Amerika'da vergi kaçakçılığı ağır bir suçtur ve bu, kasıtlı olarak yasal olmayan yollarla ödenmesi gereken vergi miktarını azaltmayı ifade eder. Genellikle gelir gizleme, giderleri yanlış bildirme, vergi beyan etmeme veya vergileri zamanında ödememe gibi davranışlar şeklinde ortaya çıkar. Amerika Birleşik Devletleri'nin Federal Vergi Kanunu'nun 7201. maddesine göre, vergi kaçakçılığı federal bir suçtur. Bireyler en fazla 5 yıl hapis ve en fazla 250,000 dolar para cezası ile karşılaşabilirken, şirketler en fazla 500,000 dolar para cezası ile karşılaşabilir. Belirli cezalar, vergi kaçakçılığının miktarına ve niteliğine bağlıdır.

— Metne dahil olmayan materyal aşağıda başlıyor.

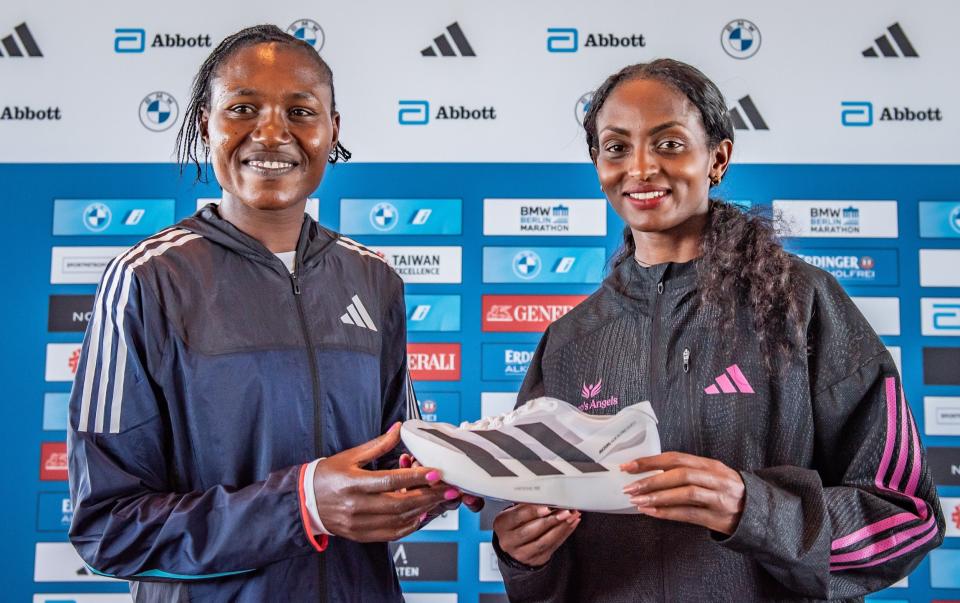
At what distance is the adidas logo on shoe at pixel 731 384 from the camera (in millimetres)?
1168

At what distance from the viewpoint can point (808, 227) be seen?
2.90 m

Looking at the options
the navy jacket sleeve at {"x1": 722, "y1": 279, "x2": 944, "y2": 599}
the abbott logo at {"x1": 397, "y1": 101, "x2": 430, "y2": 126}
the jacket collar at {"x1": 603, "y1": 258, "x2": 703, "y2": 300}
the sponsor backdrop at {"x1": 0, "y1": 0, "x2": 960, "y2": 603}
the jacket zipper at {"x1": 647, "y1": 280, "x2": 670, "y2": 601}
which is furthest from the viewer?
the abbott logo at {"x1": 397, "y1": 101, "x2": 430, "y2": 126}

Vergi kaçakçılığı suçunun oluşması için aşağıdaki şartların sağlanması gerekir: (1) büyük miktarda vergi ödememek; (2) aktif vergi kaçakçılığı eylemlerinin gerçekleştirilmesi; (3) vergi kaçakçılığına yönelik subjektif bir kastın bulunması. Vergi kaçakçılığına yönelik araştırmalar genellikle finansal işlemler, gelir kaynakları, varlık akışları gibi unsurların geriye dönük incelenmesini ve analiz edilmesini içerir. Kripto para alanında, anonimlik ve merkeziyetsizlik özellikleri nedeniyle vergi kaçakçılıklarının daha kolay gerçekleşmesi mümkündür.
2.2 İki durumda yer alan vergi ile ilgili eylemler
ABD'de, ICO'nun çeşitli aşamaları vergi yükümlülüklerini içerebilir; proje sahipleri ve yatırımcılar farklı aşamalarda farklı vergi sorumlulukları üstlenir. Proje sahipleri ICO sırasında fon toplarken vergi uyum gerekliliklerine uymak zorundadır. ICO ile toplanan fonlar satış geliri veya sermaye artırımı olarak değerlendirilebilir. Şirketin işletme giderlerini, yeni teknolojiler geliştirmeyi veya iş genişletmeyi finanse etmek için kullanılıyorsa, bu fonlar şirket geliri olarak kabul edilmeli ve yasal olarak vergi ödenmelidir.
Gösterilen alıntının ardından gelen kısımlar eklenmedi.